EXERCISE DIRECTIONS.
Copy the captions word for word, from the first of the entries below down to and including the line containing "使用自平衡吊具实施大型预制构件柱多点起吊.png". Leave out the picture markers.

☆ ☆ ☆

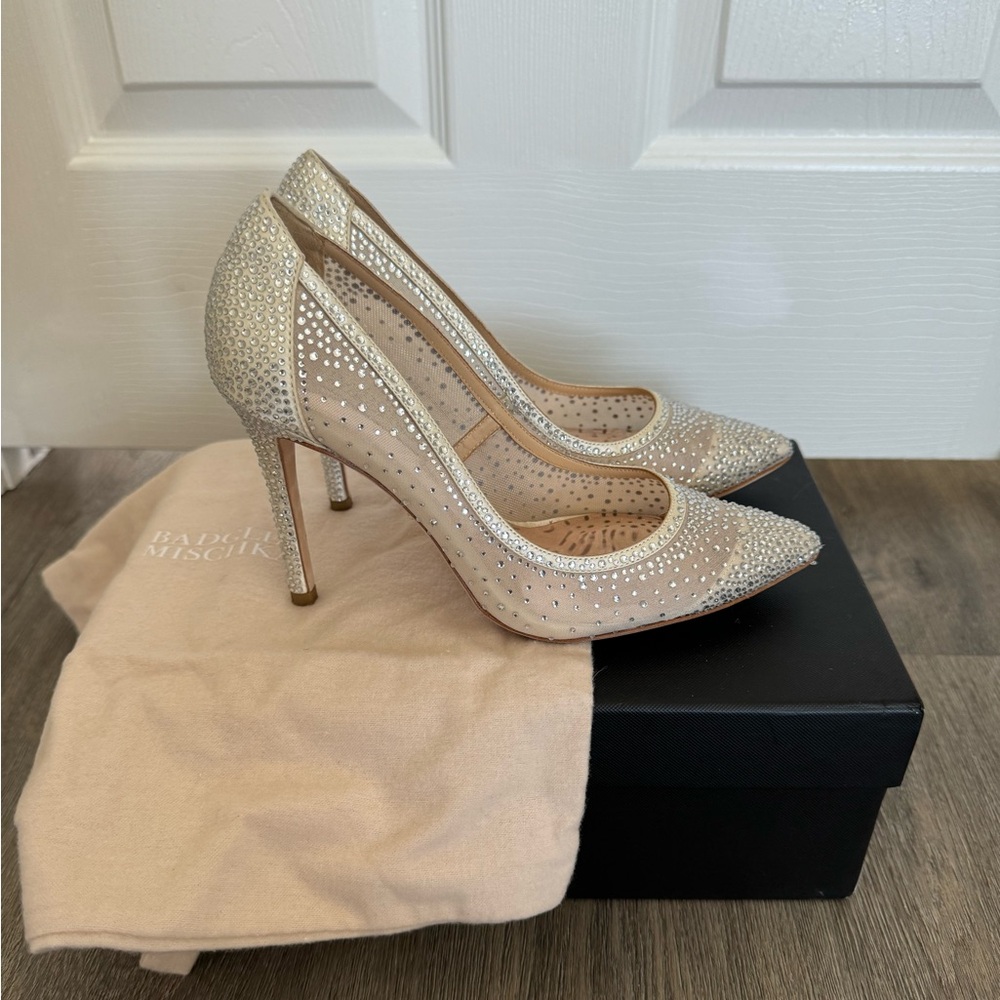 Badgley Mischka Wesley Pump, Ivory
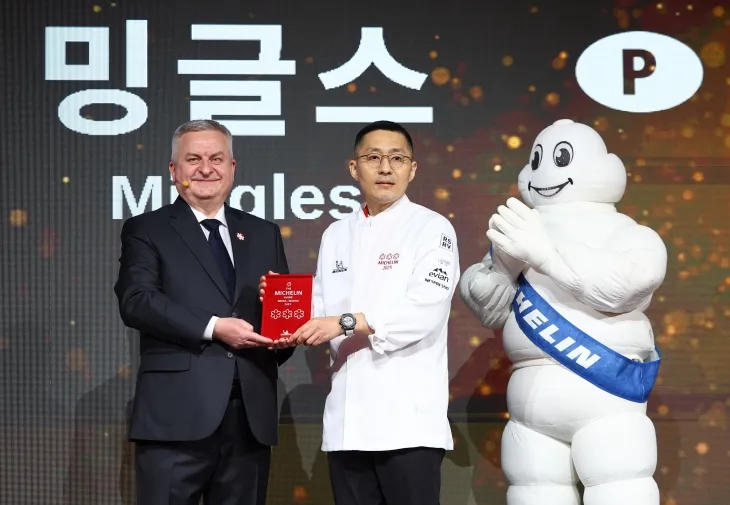 26일 서울 중구 웨스틴조선 서울 호텔에서 열린 ‘미쉐린 가이드 서울 &amp; 부산 2025’ 발간행사에서 국내 유일 ‘3스타’로 선정된 한식당 ‘밍글스’의 강민구 셰프가 제롬 뱅송 미쉐린 코리아 대표로부터 상패를 받고 기념촬영 하고 있다. 2025.2.27 뉴시스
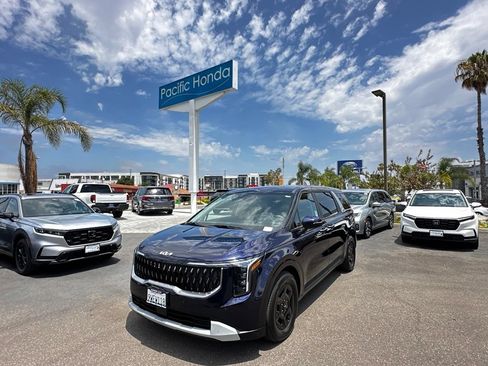 Used 2026 Kia Carnival LX FWD image 2
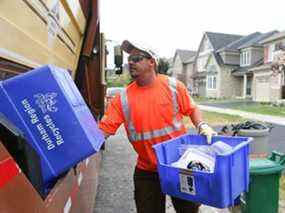 Les journaux seront exemptés du nouveau programme de recyclage de l'Ontario.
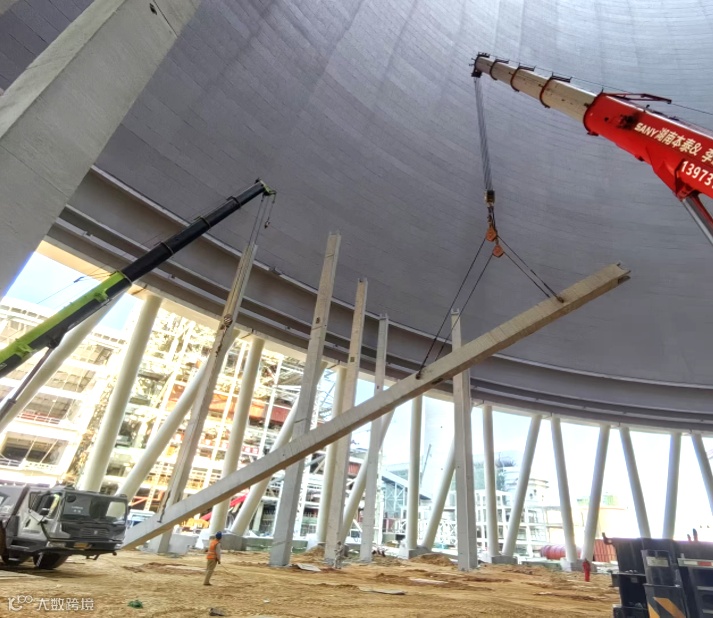使用自平衡吊具实施大型预制构件柱多点起吊.png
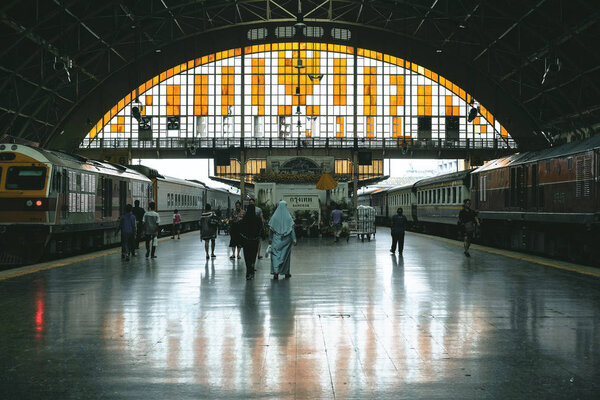 Bangkok Thailand October 2018 Unidentified Passengers Waiting Train Bangkok Railway — Stock Photo, Image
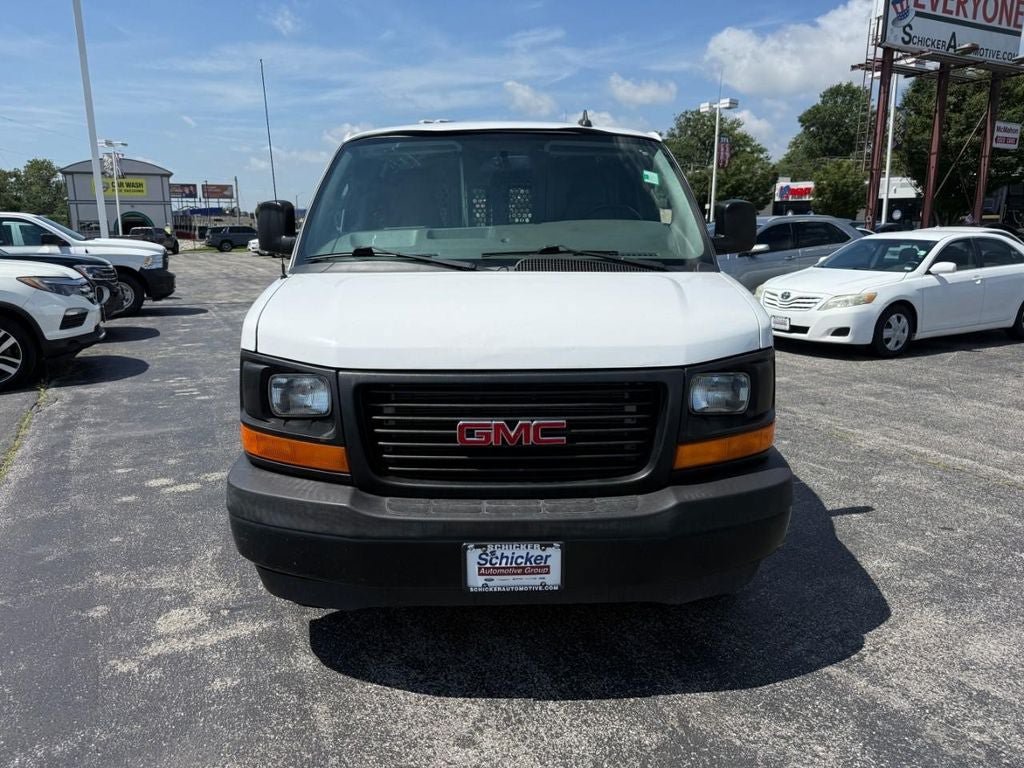 Used 2017 GMC Savana 2500 RWD image 9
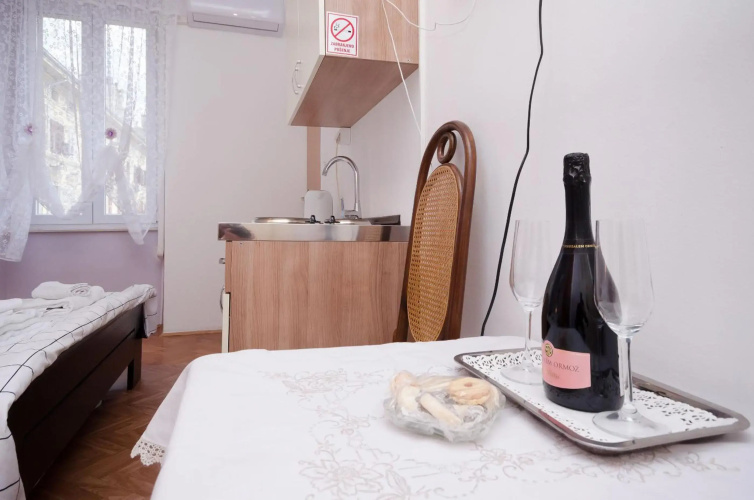 Studio apartman Bulesic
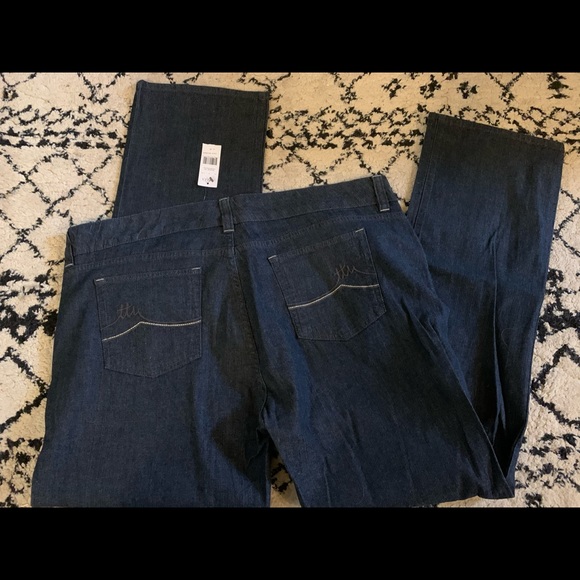 To The Max Indigo Dark Wash Jeans NWT size 18 - Picture 3 of 3
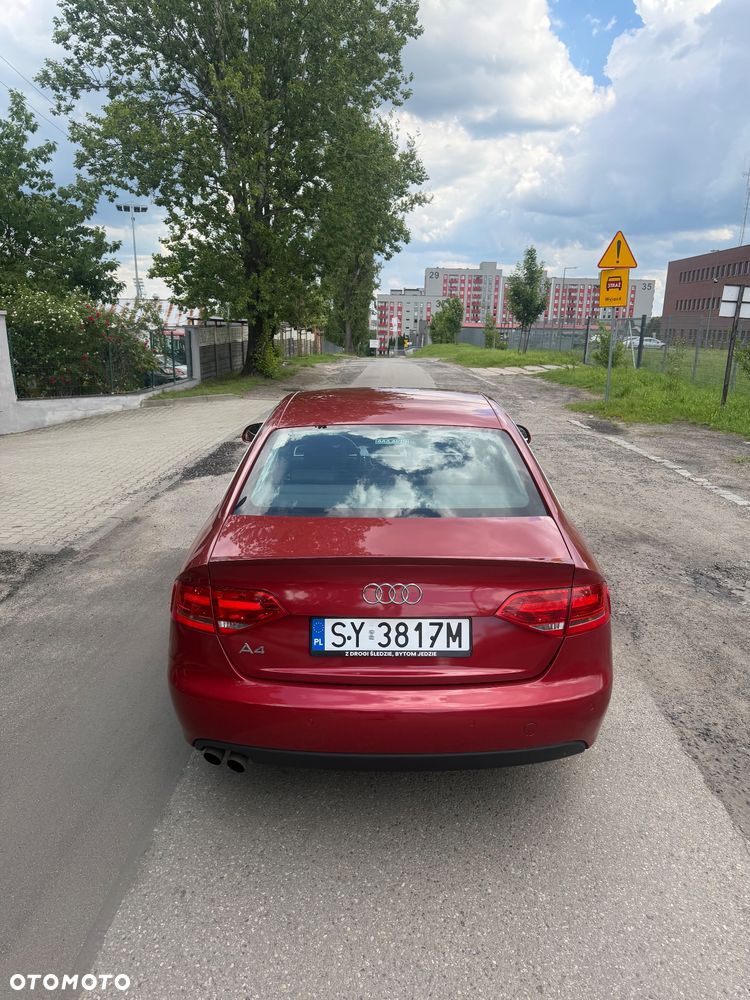 Audi A4 Limousine - 6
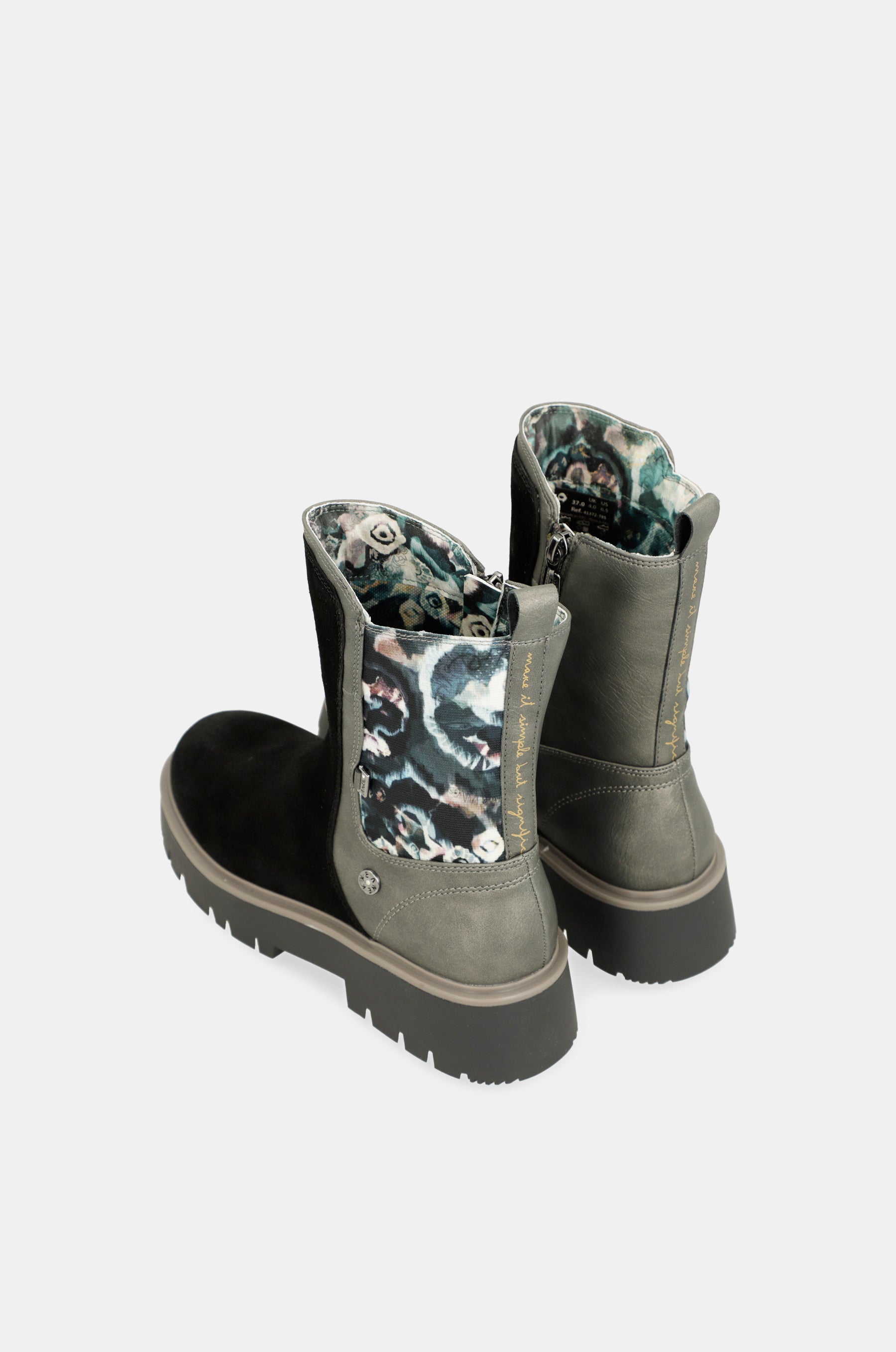 Botas negras Manifesto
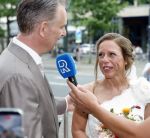 Rotterdam 27 juni 2026
Carola Schouten de burgemeester van Rotterdam, is vandaag getrouwd. Zij en Coert Kleijwegt gaven elkaar het jawoord op het gemeentehuis van Rotterdam. Sander de Kramer trouwde het stel.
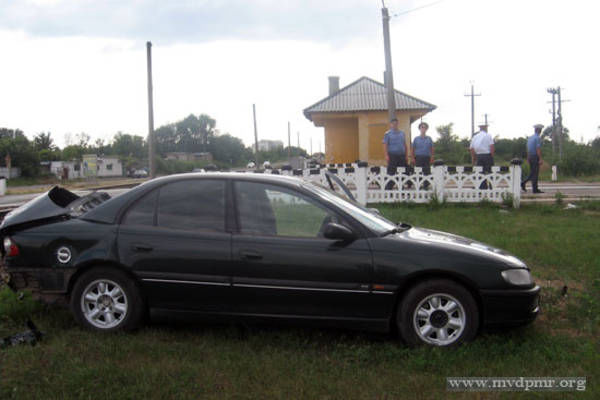 Maşină lovită de tren la Tiraspol. Automobilul a fost aruncat la câţiva metri distanţă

☆ ☆ ☆

ANSWER BOX.
 Badgley Mischka Wesley Pump, Ivory
 26일 서울 중구 웨스틴조선 서울 호텔에서 열린 ‘미쉐린 가이드 서울 &amp; 부산 2025’ 발간행사에서 국내 유일 ‘3스타’로 선정된 한식당 ‘밍글스’의 강민구 셰프가 제롬 뱅송 미쉐린 코리아 대표로부터 상패를 받고 기념촬영 하고 있다. 2025.2.27 뉴시스
 Used 2026 Kia Carnival LX FWD image 2
 Les journaux seront exemptés du nouveau programme de recyclage de l'Ontario.
使用自平衡吊具实施大型预制构件柱多点起吊.png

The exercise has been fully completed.